=== Activity ===
The answer should be a number alone: the count of lines in the listing below that include "storm".
--- Data for analysis Enclosed Below ---
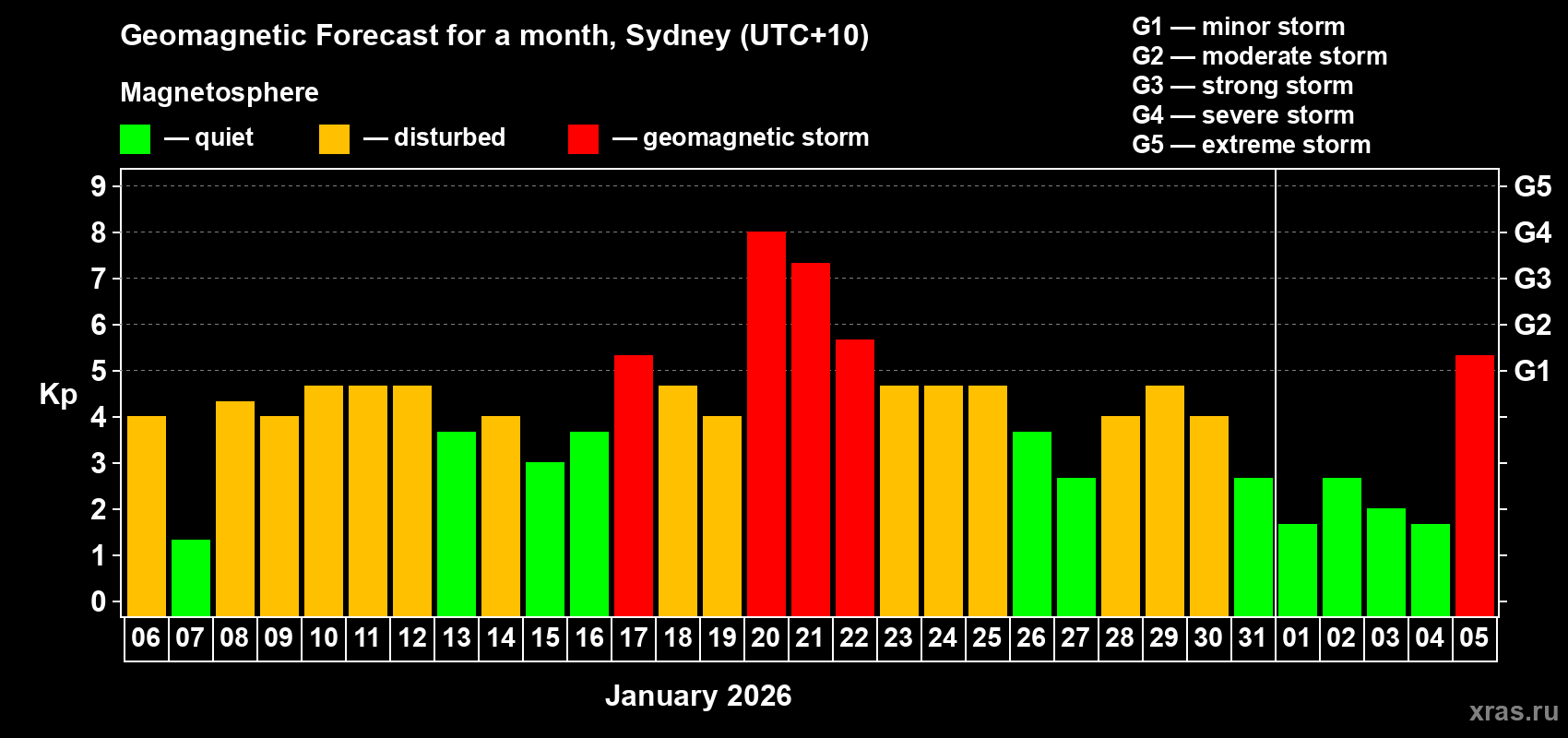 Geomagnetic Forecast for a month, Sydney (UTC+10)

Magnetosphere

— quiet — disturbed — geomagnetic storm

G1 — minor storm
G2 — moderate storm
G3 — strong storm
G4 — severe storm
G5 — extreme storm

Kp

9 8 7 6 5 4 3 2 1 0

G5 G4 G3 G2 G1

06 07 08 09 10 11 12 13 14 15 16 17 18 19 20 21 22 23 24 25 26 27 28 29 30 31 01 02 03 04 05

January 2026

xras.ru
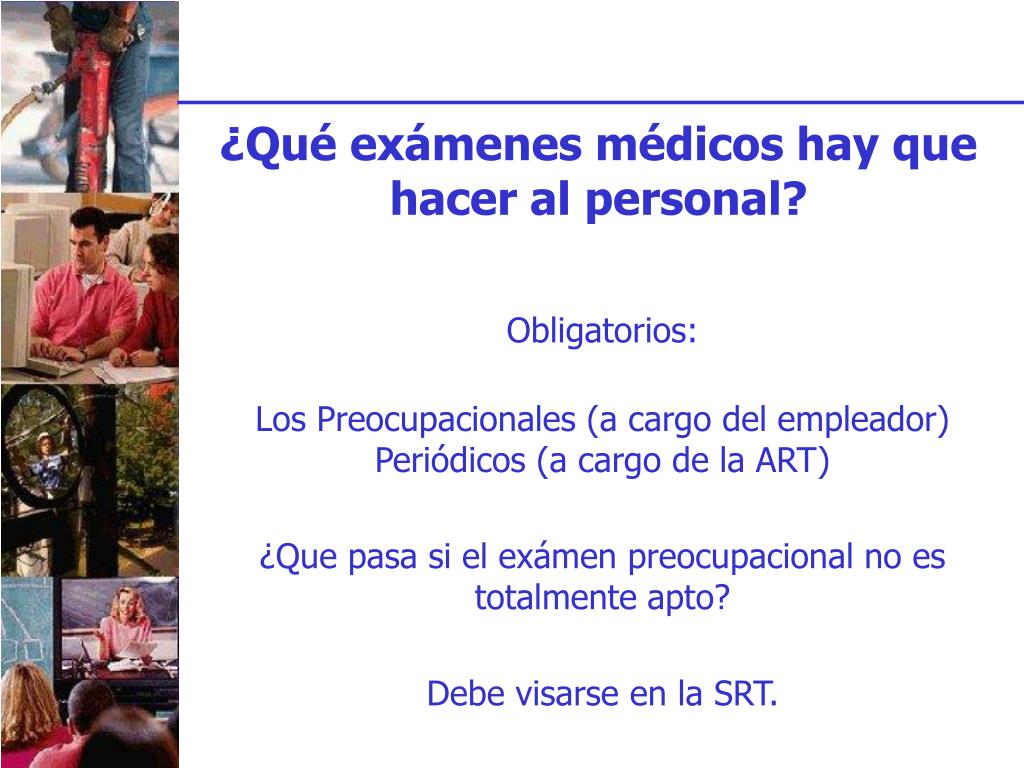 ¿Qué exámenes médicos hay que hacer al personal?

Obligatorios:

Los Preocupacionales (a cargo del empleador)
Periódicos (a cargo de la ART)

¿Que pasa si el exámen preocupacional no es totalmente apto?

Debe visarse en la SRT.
--- End of Enclosed Data for analysis ---
=== Expected output ===
6